We shall have a report this year from the Jay Committee of Inquiry into Mental Handicap Nursing and Care. This will give advice on the work of staff who provide residential care for the mentally handicapped, including children, and on the training that they need.

My right hon. Friend the Chancellor of the Exchequer has set aside £50 million for the National Health Service in 1978–79, in addition to the moneys that we already knew we would be getting this year. My right hon. Friend the Secretary of State has told authorities that he is very concerned to see that it is used for the improvement of staffing ratios and amenities in mental handicap hospitals and units. Here is an example of action taken by the Government to use additional resources as may become available for priority needs such as services for the mentally handicapped.

The North-East Thames Regional Health Authority received, as a result of this, £1,390,000 extra, and has decided that 50 per cent. of that sum, about £695,000, will be devoted to the improvement of staffing ratios and amenities in mental illness, mental handicap, geriatric hospitals and other similar units, and of this sum the Essex health authority's share will be £284,000.

One of the problems facing Essex is the need to maintain its existing very large mental handicap hospitals, which were originally built to serve very wide catchment areas, including many patients from London.

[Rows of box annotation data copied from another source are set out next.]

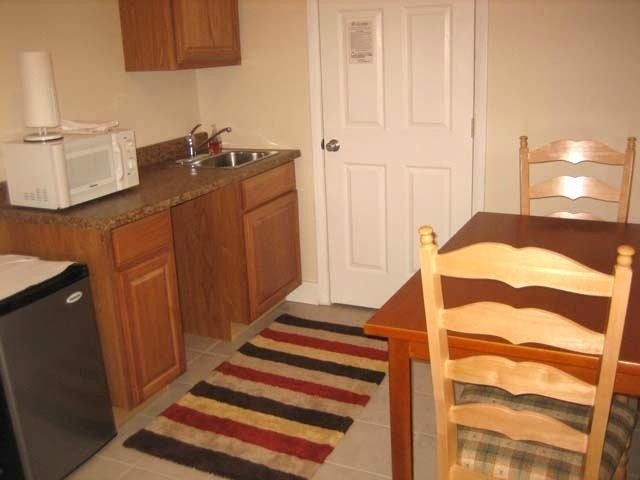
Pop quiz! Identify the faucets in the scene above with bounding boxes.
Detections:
[186,123,232,153]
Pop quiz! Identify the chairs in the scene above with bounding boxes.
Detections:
[519,134,638,224]
[418,224,638,480]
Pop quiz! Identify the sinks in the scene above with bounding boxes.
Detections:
[199,150,271,169]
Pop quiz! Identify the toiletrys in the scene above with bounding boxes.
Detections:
[211,122,223,153]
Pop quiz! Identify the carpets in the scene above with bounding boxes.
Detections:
[122,314,388,480]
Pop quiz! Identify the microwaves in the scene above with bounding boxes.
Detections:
[3,130,141,211]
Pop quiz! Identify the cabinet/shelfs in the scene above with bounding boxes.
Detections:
[170,160,304,343]
[118,1,242,73]
[0,207,189,413]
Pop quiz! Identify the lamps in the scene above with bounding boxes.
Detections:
[19,51,64,142]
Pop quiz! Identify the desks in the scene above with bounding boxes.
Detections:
[362,209,637,480]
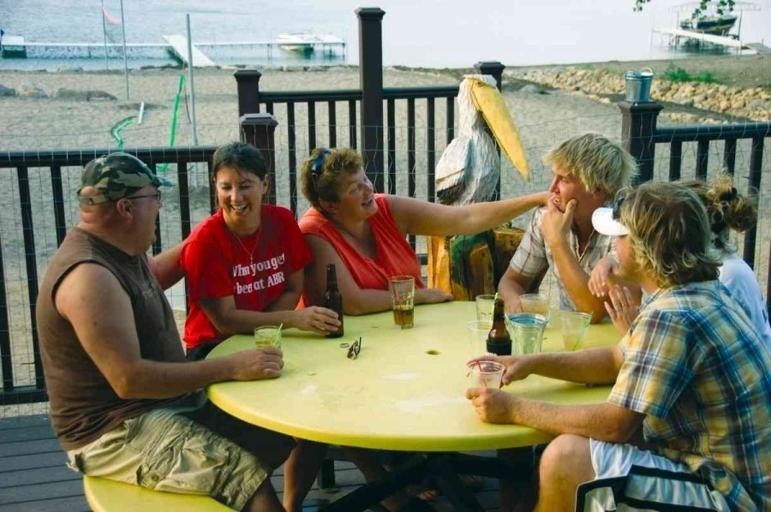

I hope that these facts and figures will show the hon. Gentleman that, on one of his concerns, not only is Essex receiving the same priority as the City and East of London Health Authority but that in the current financial year it is receiving a much greater priority than that area from the regional health authority.

The long-term strategy of Essex is to provide local facilities. To this end it plans the provision of a unit to serve the Harlow health district; it currently relies on the Essex Hall hospital, which has not been found entirely suitable for the Dixon family. This unit would provide not only long term care but also assessment and short-stay facilities to relieve families.

The area health authority's proposals are therefore to seek to provide in the Harlow district the services that Sarah requires. I understand that short-term care is being considered at Hargrave House, Stansted, which is a hostel for mentally handicapped children run by the Essex social services department and that there will be short-term care, possibly, at Essex Hall. I hope that, with continuing liaison between the health and social services, it will be possible to provide the necessary support to Mr. and Mrs. Dixon until the health authority's proposed unit becomes available.

We are actively seeking to improve the services required for severely handicapped children nationally. In particular, the Essex AHA is aware of the shortcomings of the services in the Harlow district and is taking steps to provide the facilities to which children such as Sarah are entitled.

I agree with the hon. Gentleman that the system of administration of the National Health Service as a result of the 1973 Act leaves much to be desired. That is common ground between us and that is why we appointed the Royal Commission, which we hope will report at the beginning of next year—I hope in January. Then we shall be able to see what improvements can be made in the organisation of the Health Service to ensure a more rapid and flexible response to situations.

Question put and agreed to.

Adjourned accordingly at twelve minutes past Four o'clock.